I then made it a point to review my list and practice answering each question out loud. I would do this with friends or colleagues, but oftentimes I would just practice by myself when I was driving in the car.
Research the program. When walking into an interview, you should be well informed about the program and faculty. Scour the website, reach out to alumni or current students and try to become as educated as possible.
There are many things to keep in mind when researching a program, but here are a few things to consider:
Is there anything unique about the curriculum format?
How long is the program?
Is the program well established?
Is there a cadaver lab? If so, are cadavers prosected or are they dissected by students?
What kind of opportunities are there for early clinical exposure?
When researching, keep a list of questions that come up. Make notes of interesting aspects about the curriculum and clinical rotations. This will prepare you to ask thoughtful questions on your interview day and will ensure you don’t forget to ask about something that is important to you.

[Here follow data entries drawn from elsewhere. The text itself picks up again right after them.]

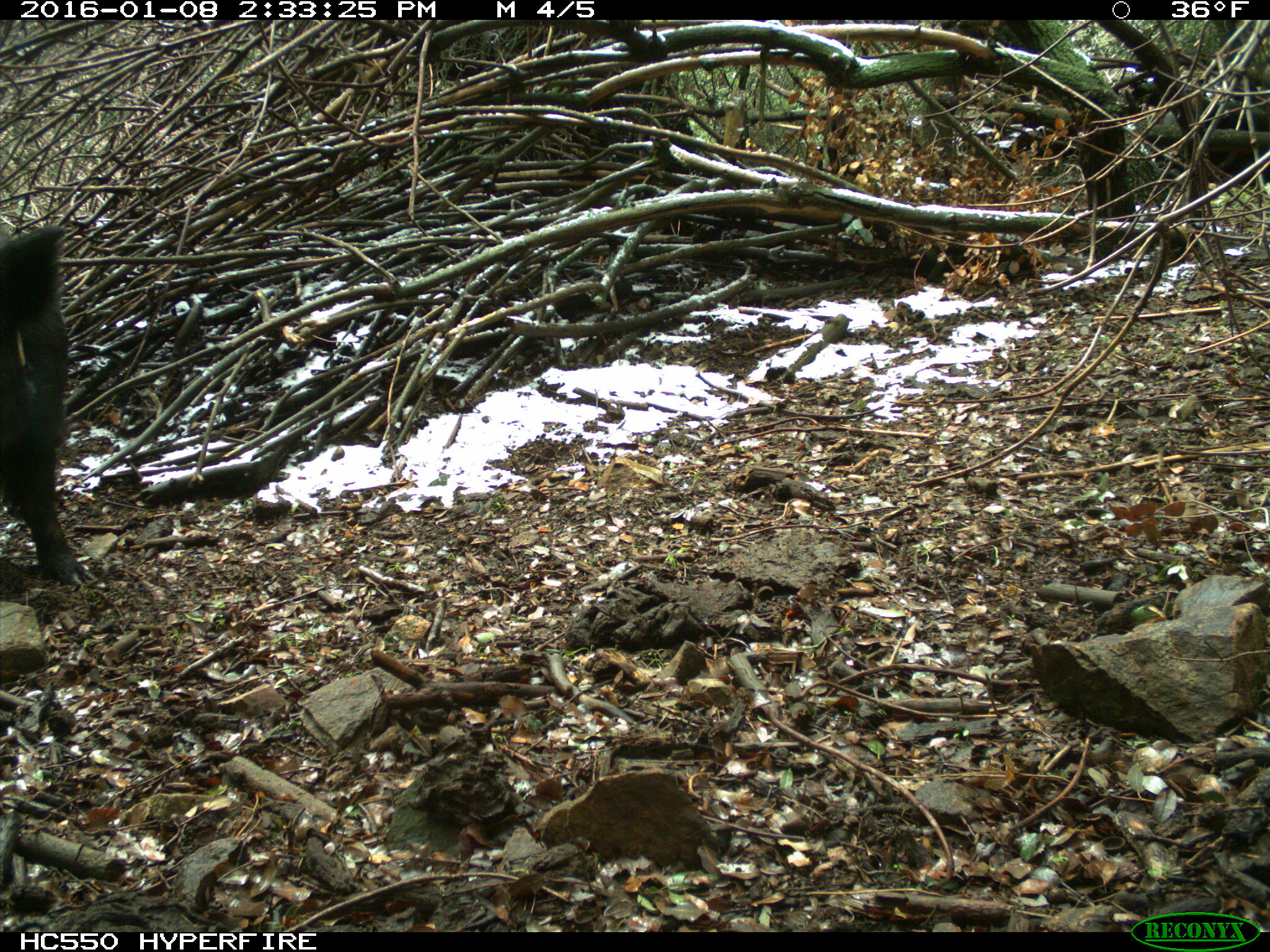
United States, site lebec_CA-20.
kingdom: Animalia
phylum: Chordata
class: Mammalia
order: Artiodactyla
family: Suidae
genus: Sus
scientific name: Sus scrofa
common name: wild boar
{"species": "Sus scrofa (wild boar)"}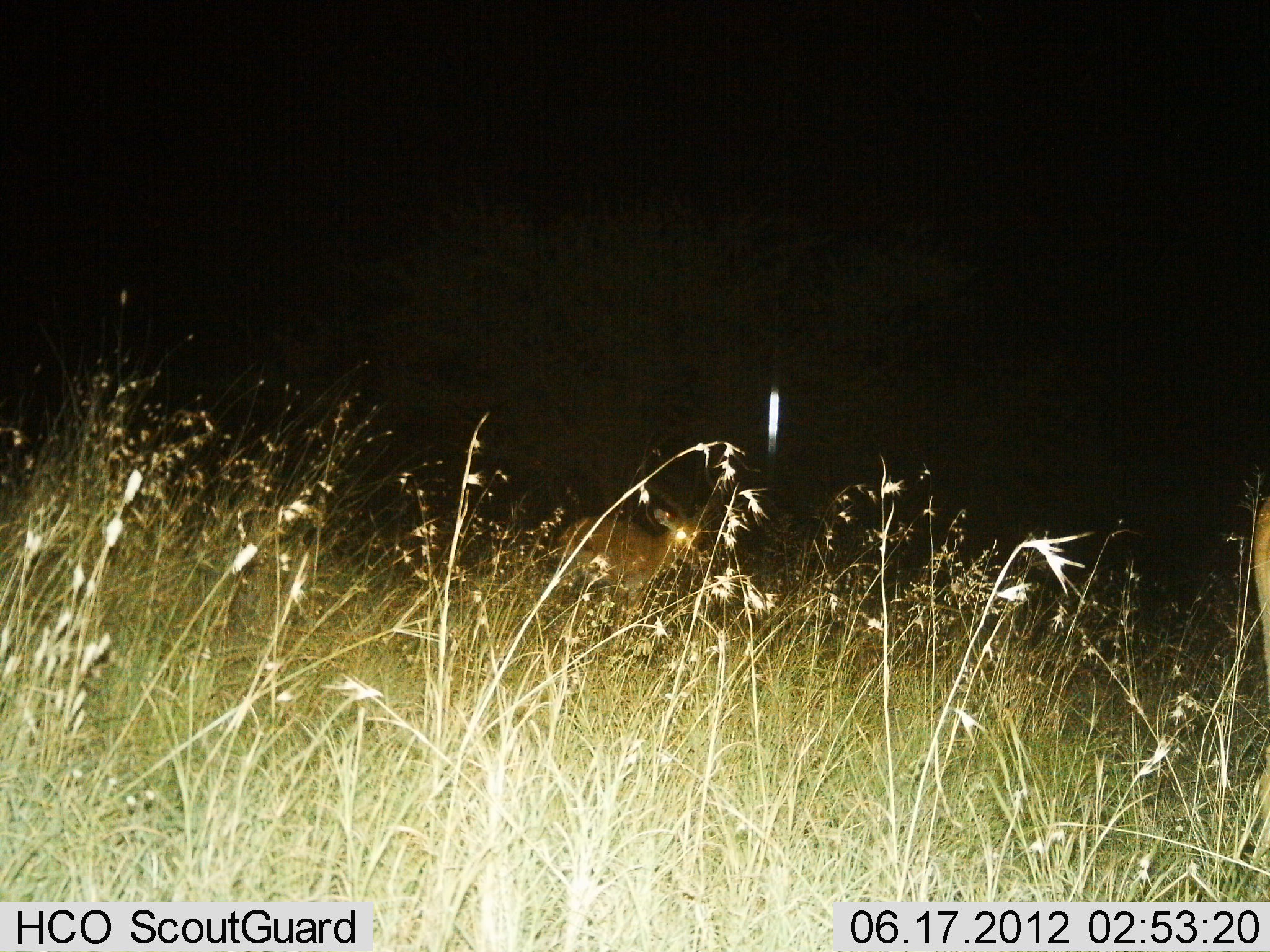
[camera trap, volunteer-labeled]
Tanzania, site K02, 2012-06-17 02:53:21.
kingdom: Animalia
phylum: Chordata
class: Mammalia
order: Artiodactyla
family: Bovidae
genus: Redunca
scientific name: Redunca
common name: reedbuck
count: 2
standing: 88%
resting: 0%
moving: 12%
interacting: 0%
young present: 0%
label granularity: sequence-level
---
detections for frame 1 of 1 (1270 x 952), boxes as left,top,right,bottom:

If possible, arrange a mock interview! This is one of the best ways to prepare yourself for the interview process. It’s an excellent way to work through the nerves associated with interviewing and it can help you understand your weak spots. Mock interviews can be done with colleagues, peers, friends, family, professors and even through paid services online. My undergraduate institution offered free mock interviews for students, so be sure to check with your university to see if this is an option.
Stay up to date about the PA profession. Be informed about issues facing the profession. Understand the role that PAs play in healthcare - be sure that you can articulate exactly what a PA does and how that can differ from NPs and physicians. Understand any state specific laws about practice.
Know your application. This is a big one that can easily be overlooked. Know your application inside and out! The details should always be fresh in your mind. Maybe you worked on a research project sophomore year and the details are now long forgotten. You may have written your personal statement months ago, and it’s easy to forget what you chose to emphasize when talking about yourself. Anything you put on your application is free game, and you should be ready to answer questions accordingly.